次に、デジタル基盤・ルールの整備として同じく 2,418億円(補︓2,301億円、当︓117億円)が計上され、その中の大部分は、 ものづくり補助⾦、持続化補助⾦、DXを進めるためのIT導⼊サポートやIT導⼊補助⾦を通じて、コロナ時代に対応したビジネスの推進や新たなサービスモデルの開発等による⽣産性向上の促進ための予算であり、補正予算2,300億円、当初予算135億円 です。特に、補正予算(2300億円)の中小企業生産性革命推進事業は令和元年補正でも3,600億円が措置されていたものの追加であり、 これにはIT導入補助金も含まれ当協会会員企業の皆様にも相当恩恵があると思われます。

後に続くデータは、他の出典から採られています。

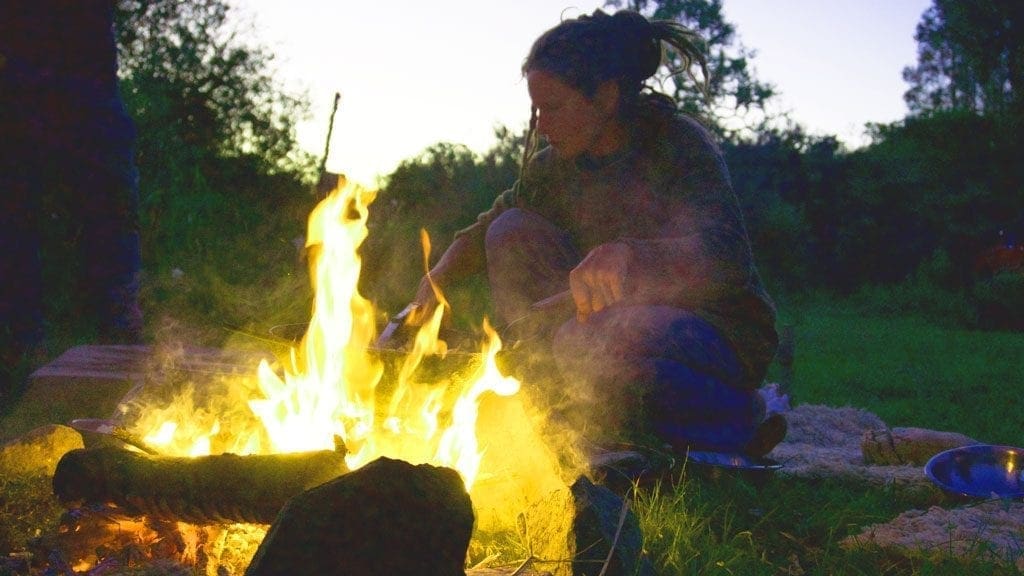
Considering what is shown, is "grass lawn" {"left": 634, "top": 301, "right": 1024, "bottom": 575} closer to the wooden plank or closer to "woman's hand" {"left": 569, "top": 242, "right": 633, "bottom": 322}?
"woman's hand" {"left": 569, "top": 242, "right": 633, "bottom": 322}

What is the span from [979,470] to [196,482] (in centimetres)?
259

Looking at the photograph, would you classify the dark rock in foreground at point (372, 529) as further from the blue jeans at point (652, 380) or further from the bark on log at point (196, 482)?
the blue jeans at point (652, 380)

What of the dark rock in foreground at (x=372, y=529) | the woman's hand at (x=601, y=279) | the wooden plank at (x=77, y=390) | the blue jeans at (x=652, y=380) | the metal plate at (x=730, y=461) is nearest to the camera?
the dark rock in foreground at (x=372, y=529)

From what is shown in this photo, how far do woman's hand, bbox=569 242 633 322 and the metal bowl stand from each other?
127cm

税制改正に目を向けてみますと、まずは DX(デジタルトランスフォーメーション)投資促進税制 です。これは、デジタル技術を活用したビジネスモデルの変革を促進するため、全社レベルのDX計画に基づく クラウド技術を活用した ハード・ソフトのデジタル関連投資に対して最大5%の税額控除 等が適用されます。また、 研究開発税制も拡充されて2年間延長 されました。拡充内容としてはコロナ禍の厳しい経営状況の中(売上2%以上減)においても研究開発 投資を増加させる企業に対する 税額控除の上限引き上げ(25%→30%) が目玉ですが、当協会としてはDX促進のため クラウド提供型のソフトウェアに関する研究開発が対象に追加(※) されたことが大きいと思っています。私は、ソフトウェアの研究開発に関しては、3年越しで パッケージソフトを前提として製品リリース前までが研究開発、その後のバージョンアップは対象外という考え方はもう古い 、むしろクラウド+アップデートを前提とした税制にすべきと要望してきたわけですが、幸い前の情報技術促進課長のTさんが研究開発税制の担当課長に移られ、やっと念願が叶い感無量の思いです。私、運が良いのかも…です(^_^;)

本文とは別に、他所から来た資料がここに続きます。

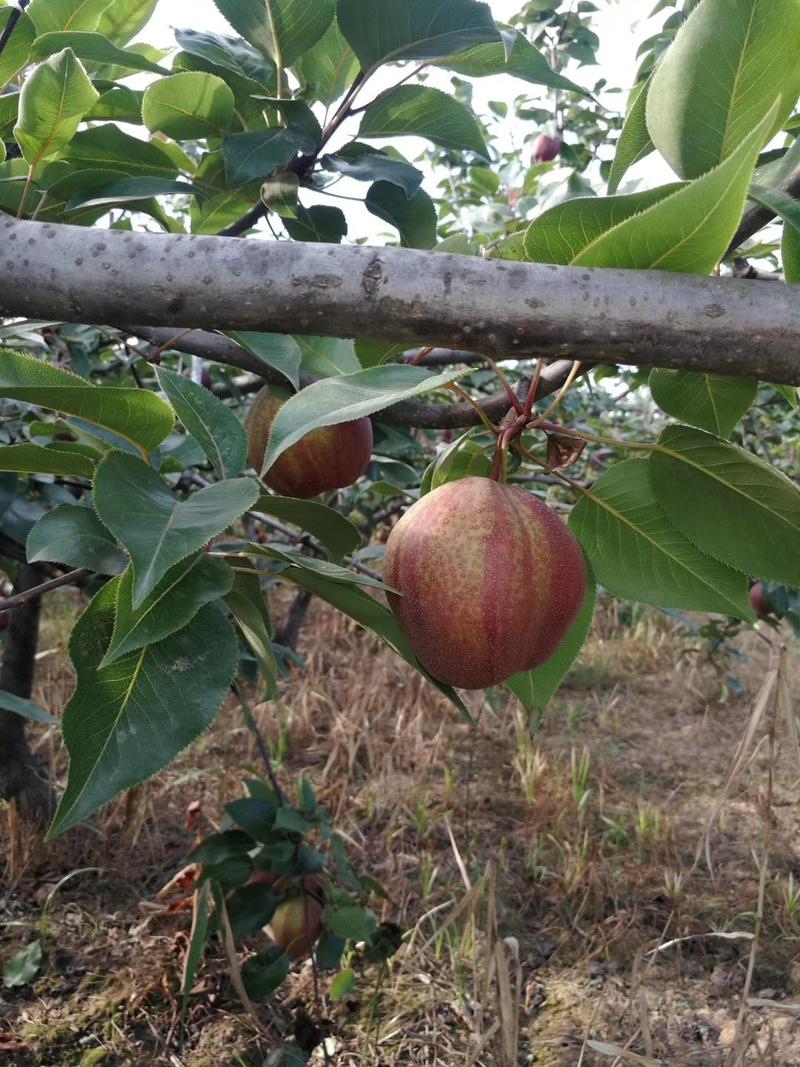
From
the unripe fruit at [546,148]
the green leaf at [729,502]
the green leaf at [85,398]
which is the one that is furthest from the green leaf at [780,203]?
the unripe fruit at [546,148]

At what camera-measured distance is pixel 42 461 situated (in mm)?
583

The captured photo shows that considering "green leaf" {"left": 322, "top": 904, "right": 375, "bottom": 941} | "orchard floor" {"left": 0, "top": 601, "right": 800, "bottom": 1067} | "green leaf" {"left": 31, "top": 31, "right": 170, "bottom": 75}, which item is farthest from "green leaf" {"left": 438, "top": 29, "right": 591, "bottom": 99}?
"green leaf" {"left": 322, "top": 904, "right": 375, "bottom": 941}

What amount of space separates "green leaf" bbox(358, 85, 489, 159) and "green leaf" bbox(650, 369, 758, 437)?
39 centimetres

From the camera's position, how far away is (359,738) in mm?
2906

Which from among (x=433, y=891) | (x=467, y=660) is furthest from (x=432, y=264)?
(x=433, y=891)

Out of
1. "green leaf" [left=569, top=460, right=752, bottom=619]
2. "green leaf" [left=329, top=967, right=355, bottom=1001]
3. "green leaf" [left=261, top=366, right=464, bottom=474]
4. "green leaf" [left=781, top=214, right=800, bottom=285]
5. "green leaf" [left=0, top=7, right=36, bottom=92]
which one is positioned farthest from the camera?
"green leaf" [left=329, top=967, right=355, bottom=1001]

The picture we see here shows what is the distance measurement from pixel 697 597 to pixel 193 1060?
140 cm

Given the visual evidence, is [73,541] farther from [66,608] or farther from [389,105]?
[66,608]

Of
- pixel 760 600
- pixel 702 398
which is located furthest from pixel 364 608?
pixel 760 600

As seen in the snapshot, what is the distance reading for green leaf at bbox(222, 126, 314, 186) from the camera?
0.78 m

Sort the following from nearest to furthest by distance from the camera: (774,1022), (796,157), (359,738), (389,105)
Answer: (796,157), (389,105), (774,1022), (359,738)

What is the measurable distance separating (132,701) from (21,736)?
175cm

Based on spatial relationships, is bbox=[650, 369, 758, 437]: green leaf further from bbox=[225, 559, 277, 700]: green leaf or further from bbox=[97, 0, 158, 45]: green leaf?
bbox=[97, 0, 158, 45]: green leaf

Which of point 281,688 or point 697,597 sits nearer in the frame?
point 697,597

※:https://www.meti.go.jp/main/yosan/yosan_fy2021/pdf/zeisei.pdfの15ページによれば以下の通り
試験研究費のうち、研究開発費として損金経理をした金額で非試験研究用資産の取得価額に含
まれるものを加える。
(注1)上記の「非試験研究用資産」とは、棚卸資産、固定資産及び繰延資産で、事業供用の時に試験研究の用に供さないものをいう。

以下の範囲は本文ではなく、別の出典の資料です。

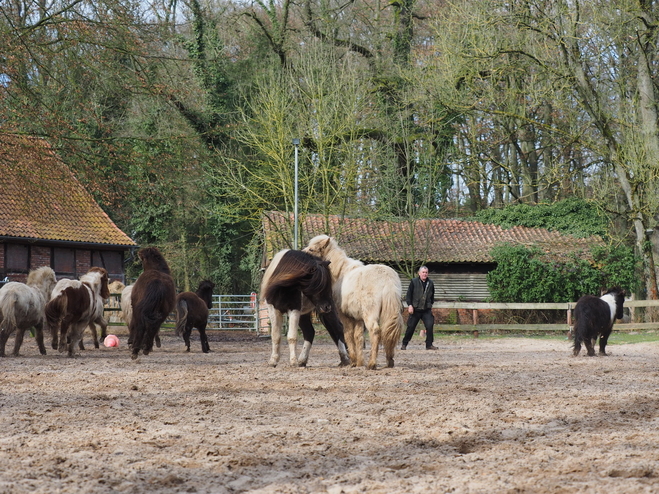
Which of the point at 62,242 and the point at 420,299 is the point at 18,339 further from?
the point at 62,242

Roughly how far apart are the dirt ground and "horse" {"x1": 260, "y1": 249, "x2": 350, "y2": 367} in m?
1.20

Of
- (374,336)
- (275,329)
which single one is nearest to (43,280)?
(275,329)

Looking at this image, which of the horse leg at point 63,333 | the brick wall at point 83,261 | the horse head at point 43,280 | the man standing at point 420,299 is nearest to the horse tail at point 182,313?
the horse head at point 43,280

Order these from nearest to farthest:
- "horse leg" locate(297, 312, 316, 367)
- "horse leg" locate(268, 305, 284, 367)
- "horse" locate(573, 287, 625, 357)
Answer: "horse leg" locate(268, 305, 284, 367) → "horse leg" locate(297, 312, 316, 367) → "horse" locate(573, 287, 625, 357)

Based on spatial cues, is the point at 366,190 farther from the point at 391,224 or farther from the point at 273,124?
the point at 273,124

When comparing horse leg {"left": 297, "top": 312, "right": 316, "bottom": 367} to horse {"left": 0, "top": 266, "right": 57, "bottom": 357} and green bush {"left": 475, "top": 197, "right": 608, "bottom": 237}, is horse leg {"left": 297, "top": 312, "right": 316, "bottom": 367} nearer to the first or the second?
horse {"left": 0, "top": 266, "right": 57, "bottom": 357}

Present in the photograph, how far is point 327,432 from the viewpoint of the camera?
653 centimetres

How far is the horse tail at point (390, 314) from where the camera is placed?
454 inches

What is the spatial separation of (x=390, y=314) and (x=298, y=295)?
4.95ft

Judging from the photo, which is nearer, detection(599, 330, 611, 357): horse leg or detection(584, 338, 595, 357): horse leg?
detection(584, 338, 595, 357): horse leg

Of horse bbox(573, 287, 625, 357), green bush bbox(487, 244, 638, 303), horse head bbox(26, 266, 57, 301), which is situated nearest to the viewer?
horse bbox(573, 287, 625, 357)

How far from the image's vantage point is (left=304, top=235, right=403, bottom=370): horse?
1158 cm

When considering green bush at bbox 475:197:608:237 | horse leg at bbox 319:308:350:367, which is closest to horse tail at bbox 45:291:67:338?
horse leg at bbox 319:308:350:367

(注2)上記に伴い、売上原価並びに取得価額に研究開発費として損金経理をした金額が含まれる非試験研究用資産の償却費、譲渡損及び除却損を研究開発税制の対象となる試験研究費から除外するとともに、取得価額に研究開発費として損金経理をした金額が含まれる非試験研究用資産について研究開発税制と特別償却等に関する制度との選択適用とする。
筆者略歴
笹岡 賢二郎(ささおか けんじろう)
1961年生まれ、1983年に通商産業省(現経済産業省)入省、機械情報産業局電気機器課、科学技術庁、資源エネルギー庁、立地公害局、防衛庁、工業技術院、基盤技術研究促進センター、JETROクアラルンプールセンター、文部科学省、四国経済産業局などの勤務を経て、2005年7月より新エネルギー・産業技術総合開発機構(NEDO)、2007年7月より九州経済産業局地域経済部長、2009年7月より中小企業基盤整備機構の業務統括役兼総務部長、2011年7月独立行政法人情報処理推進機構の参与兼セキュリティセンター長などを経て、2013年7月から東京工科大学にてコンピュータサイエンス学部 コンピュータサイエンス学科教授、片柳研究所所長、工学部 電気電子工学科 教授兼コーオプセンター長。2016年6月に一般社団法人コンピュータソフトウェア協会専務理事に就任。